Las nuevas tendencias narrativas

Todos los consultados parecen estar de acuerdo en que la hibridación genérica es la tendencia dominante de la nueva narrativa histórica. Dentro de este estilo, González Camaño destaca el ciclo de seis novelas escrito por Lindsey Davis que protagoniza Marco Didio Falco, una interesante combinación de novela de la Antigüedad romana, ambientada en la época del emperador Vespasiano, e intriga policiaca; o incluso la exitosa Canción de hielo y fuego, la saga de fantasía épica de George R. R. Martín en la que se basa la serie Juego de tronos, que añade al relato de corte fantástico un cierto aire de documento histórico. Liarás, por su parte, destaca la novela Las catedrales del cielo (Grijalbo, 2018), escrita por el periodista francés Michel Moutot, que combina la novela de aventuras con la observación social e intimista, retrocediendo del trauma del 11-S a la construcción de los grandes edificios de Nueva York en la segunda mitad del siglo XIX.

Los clásicos de siempre

Yo, Claudio, de Robert Graves (Alianza, 2012)

Tanto Ana Liarás como Óscar González Camaño destacan al escritor británico Robert Graves como un referente en su formación como lectores de novela histórica. Siguiendo el molde del relato confesional, la novela describe toda la grandeza y las miserias de la Roma imperial. Un excelente ejercicio literario que combina el rigor histórico, el lenguaje deslumbrante y la introspección psicológica.

Barro y cenizas, de Zoé Oldenbourg (Destino, 2004)

Esta historiadora medievalista y novelista francesa de origen ruso, una de las favoritas de Claudia Casanova, firmó esta notable crónica intimista ambientada en un castillo en los confines de la Champaña y la Borgoña. La novela nos permite descubrir la vida conyugal de la hermosa Aalais y de Ansiau, barón de Linnières, desde el nacimiento del amor a la senectud y la muerte.

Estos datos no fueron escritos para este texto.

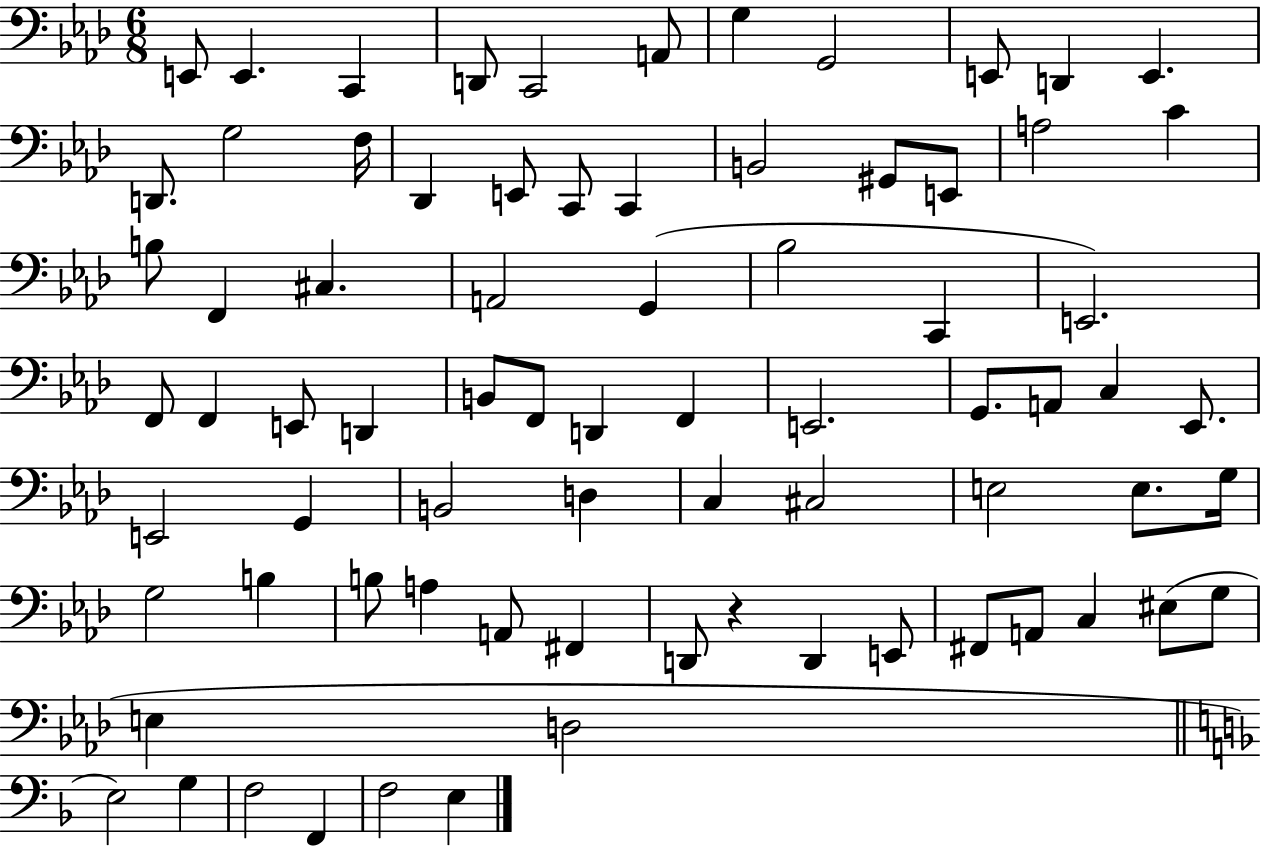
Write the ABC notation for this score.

Lincoln, de Gore Vidal (Destino, 2004)

En más de mil páginas, el poliédrico y siempre brillante Gore Vidal consigue rebasar los límites de la biografía novelada para indagar en el retrato presidencial, más allá de los tópicos amontonados en torno a la figura de Lincoln. Vidal recrea un portentoso fresco de la época, con un complejo entramado de personajes y situaciones, y a la vez hace un sólido ejercicio de desmitificación.

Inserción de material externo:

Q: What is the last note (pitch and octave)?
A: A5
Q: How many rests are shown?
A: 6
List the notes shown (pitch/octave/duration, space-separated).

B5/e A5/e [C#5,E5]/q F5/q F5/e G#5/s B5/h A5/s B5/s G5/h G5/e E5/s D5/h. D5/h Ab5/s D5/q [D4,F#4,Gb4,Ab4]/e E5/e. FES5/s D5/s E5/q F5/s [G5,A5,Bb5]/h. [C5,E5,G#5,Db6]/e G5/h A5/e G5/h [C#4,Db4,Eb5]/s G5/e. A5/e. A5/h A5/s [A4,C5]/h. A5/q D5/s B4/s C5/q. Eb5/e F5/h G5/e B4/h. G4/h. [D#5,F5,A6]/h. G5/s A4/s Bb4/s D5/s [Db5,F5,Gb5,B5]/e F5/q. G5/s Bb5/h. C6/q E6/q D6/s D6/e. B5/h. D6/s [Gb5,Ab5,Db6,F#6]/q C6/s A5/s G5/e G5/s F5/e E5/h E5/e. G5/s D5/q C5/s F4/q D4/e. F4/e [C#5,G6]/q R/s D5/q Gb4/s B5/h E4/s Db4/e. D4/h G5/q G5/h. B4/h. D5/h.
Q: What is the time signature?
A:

Grandes títulos más recientes

El primer hombre de Roma, de Colleen McCullough (Planeta, 1998)

González Camaño reivindica a la escritora australiana que firmó la novela romántica El pájaro espino, y que es también la autora del monumental ciclo de novelas Masters of Rome, que abarca siete libros escritos entre 1990 y 2007 (El primer hombre de Roma es el título que inaugura la saga). En todos ellos, McCullough consigue combinar de forma atractiva las fuentes clásicas con la pura ficción. Una lectura adictiva.

La tierra maldita, de Juan Francisco Ferrándiz (Grijalbo, 2018)

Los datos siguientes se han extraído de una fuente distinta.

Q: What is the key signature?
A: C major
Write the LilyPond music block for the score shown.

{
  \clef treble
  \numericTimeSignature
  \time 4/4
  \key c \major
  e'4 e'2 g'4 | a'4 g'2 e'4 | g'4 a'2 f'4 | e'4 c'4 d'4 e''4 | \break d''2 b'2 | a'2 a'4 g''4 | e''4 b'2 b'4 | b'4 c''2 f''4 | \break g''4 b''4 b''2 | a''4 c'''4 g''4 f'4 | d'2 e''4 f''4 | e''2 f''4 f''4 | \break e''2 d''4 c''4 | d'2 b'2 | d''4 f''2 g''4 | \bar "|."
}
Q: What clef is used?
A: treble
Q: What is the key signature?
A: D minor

De su catálogo, Liarás nos recomienda esta epopeya histórica ambientada en la Barcelona medieval del siglo IX; una ciudad insólita de tan solo 1.500 habitantes, gobernada por los francos desde la distancia y asolada por los intentos de conquista de los sarracenos. Una historia repleta de amor, ambición, venganzas y traiciones.

Africanus. El hijo del cónsul, de Santiago Posteguillo (B de Books, 2015)

Casanova reivindica la calidad de los escritores españoles de género histórico, como el jienense Emilio Lara, autor de El relojero de la Puerta del Sol (Edhasa, 2017), o el valenciano Santiago Posteguillo. La primera entrega de la popular trilogía dedicada a Escipión el Africano de este último retrocede a la Roma del siglo III a. C., que ve nacer a Publio Cornelio Escipión, mezclando con habilidad documentación histórica y relato de aventuras.